Dalam peringatan-peringatan yang dilakukan untuk mengenang almarhum dalam bentuk perayaan keagamaan (ekaristi), TAD (22) memilih untuk tidak mengikuti perayaan ekaristi tersebut. TAD (22) lebih memilih berada di luar rumah dan berbincang-bincang dengan saudara dan rekan-rekannya yang tidak merayakan ekaristi. Hal tersebut dilakukan karena TAD (22) merasa bahwa dalam ekaristi komunikasi hanya terjadi satu arah antara Pastor ke umat, sedangkan yang dibutuhkan oleh TAD (22) adalah komunikasi dua arah yang bisa membuatnya lebih tenang dalam kaitannya mengenang almarhum. Perasaan sedih hingga terkadang menangis masih dialami TAD (22) pada saat ada peringatan-peringatan mengenang almarhum. Oleh karena itu TAD (22) lebih memilih untuk berbincang di luar karena sifat komunikasinya dua arah dan TAD (22) merasa lebih nyaman dengan caranya tersebut.

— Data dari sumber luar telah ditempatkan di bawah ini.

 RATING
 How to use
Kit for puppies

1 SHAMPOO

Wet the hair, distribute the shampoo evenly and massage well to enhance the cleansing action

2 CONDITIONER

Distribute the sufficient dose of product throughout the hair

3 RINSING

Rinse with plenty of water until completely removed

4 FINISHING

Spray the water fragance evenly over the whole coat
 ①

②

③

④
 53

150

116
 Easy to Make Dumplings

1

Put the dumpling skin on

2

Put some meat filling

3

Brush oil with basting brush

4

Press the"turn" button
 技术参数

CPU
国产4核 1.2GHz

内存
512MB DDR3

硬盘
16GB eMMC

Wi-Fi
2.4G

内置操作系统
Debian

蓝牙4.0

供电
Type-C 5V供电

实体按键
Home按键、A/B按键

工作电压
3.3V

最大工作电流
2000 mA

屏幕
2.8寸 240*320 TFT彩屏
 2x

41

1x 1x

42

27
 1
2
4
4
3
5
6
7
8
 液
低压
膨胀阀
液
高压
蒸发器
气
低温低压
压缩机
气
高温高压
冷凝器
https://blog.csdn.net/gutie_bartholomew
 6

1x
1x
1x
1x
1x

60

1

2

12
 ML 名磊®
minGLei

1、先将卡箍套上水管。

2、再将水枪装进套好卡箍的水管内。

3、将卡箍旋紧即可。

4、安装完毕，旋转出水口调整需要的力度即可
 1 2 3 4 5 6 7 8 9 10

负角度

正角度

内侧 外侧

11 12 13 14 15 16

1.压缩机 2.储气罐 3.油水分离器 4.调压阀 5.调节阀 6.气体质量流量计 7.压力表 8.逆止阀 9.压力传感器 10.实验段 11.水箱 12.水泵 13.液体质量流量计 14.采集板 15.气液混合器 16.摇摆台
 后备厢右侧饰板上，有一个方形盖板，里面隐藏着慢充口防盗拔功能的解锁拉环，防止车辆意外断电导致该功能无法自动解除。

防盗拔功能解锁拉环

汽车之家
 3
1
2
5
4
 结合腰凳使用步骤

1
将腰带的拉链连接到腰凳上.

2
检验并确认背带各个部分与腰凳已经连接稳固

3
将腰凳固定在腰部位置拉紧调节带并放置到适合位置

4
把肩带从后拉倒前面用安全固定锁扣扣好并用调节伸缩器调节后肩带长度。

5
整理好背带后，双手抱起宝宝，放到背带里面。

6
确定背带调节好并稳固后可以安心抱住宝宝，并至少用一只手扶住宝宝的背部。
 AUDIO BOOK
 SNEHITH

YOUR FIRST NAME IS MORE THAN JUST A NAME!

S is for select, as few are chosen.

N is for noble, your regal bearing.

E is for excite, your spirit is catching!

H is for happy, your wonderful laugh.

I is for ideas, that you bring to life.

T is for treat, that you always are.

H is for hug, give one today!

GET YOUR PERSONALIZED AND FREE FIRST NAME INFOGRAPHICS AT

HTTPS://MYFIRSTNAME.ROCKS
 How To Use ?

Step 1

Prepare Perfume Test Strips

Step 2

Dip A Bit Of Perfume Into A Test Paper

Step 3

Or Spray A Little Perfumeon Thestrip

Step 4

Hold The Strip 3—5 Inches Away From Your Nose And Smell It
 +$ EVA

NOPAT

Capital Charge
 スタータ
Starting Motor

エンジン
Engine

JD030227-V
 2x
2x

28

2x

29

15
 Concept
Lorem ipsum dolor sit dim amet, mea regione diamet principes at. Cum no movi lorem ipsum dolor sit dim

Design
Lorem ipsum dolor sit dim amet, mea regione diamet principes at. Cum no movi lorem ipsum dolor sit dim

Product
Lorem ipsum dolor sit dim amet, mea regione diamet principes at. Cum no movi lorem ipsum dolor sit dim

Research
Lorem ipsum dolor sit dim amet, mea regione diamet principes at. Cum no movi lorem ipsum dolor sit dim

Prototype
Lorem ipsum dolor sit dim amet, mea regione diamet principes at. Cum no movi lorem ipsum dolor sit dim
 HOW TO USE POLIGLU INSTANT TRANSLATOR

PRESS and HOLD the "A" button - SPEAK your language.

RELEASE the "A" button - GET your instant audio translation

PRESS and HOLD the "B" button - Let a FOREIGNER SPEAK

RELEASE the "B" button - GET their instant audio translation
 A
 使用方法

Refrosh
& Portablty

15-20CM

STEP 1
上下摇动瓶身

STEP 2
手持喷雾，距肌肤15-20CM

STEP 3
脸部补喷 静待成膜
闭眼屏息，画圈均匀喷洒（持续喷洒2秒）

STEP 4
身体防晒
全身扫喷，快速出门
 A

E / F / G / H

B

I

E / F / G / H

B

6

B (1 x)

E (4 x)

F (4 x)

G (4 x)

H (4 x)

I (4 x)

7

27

Relasi yang terbangun antara TAD (22) dengan almarhum ialah realasi yang maskulin. TAD (22) menjelaskan bahwa relasi maskulin yang dimaksud ialah relasi di mana kasih sayang tidak selalu ditunjukkan melalui ungkapan verbal, namun ditunjukkan melalui perbuatan tertentu. Dalam beberapa hal hubungan mereka mungkin bisa dibilang kaku, sebab almarhum adalah orang Jawa yang tidak banyak berbicara yang tidak penting. Ayah juga disebutkan sebagai sosok pengawas dan pembimbing bagi TAD (22). Beberapa bentuk kasih sayang yang pernah ditunjukkan

seperti ketika almarhum membelikan TAD (22) sepeda motor walaupun tidak pernah meminta dan belum bisa mengendarainya. Kemudian pada peristiwa lain ketika TAD (22) dijemput dari sekolah tidak langsung diajak pulang ke rumah melainkan diajak jajan terlebih dahulu di suatu tempat makan. Kendati terlihat akrab, TAD (22) tetap pernah mendapat teguran dan dimarahi oleh almarhum ketika ia membolos sekolah yang mengakibatkan nilai-nilainya menjadi turun. Dalam waktu-waktu tertentu di mana hanya ada mereka berdua, almarhum pasti akan memberikan nasehat kepada TAD (22). Nasehat yang diberikan tentu ketika TAD (22) sudah melebihi batas wajar ketika berbuat sesuatu. Apabila TAD (22) melakukan perbuatan menyimpang yang masih wajar maka almarhum tidak akan menasehati. Hal tersebut membuat TAD (22) jauh lebih menghargai ayah daripada ibu karena sikapnya. Pernah suatu ketika TAD (22) dan almarhum berkunjung ke salah satu Gua Maria. Ketika berjalan lebih dulu daripada ayah, TAD (22) digonggongi oleh anjing yang cukup banyak. Karena takut maka TAD (22) berlari ke arah ayahnya dan dilindungi oleh ayah dari anjing-anjing tersebut. Pengalaman tersebut sangat sederhana tapi begitu berkesan bagi TAD (22) karena dirinya merasa dilindungi oleh ayahnya.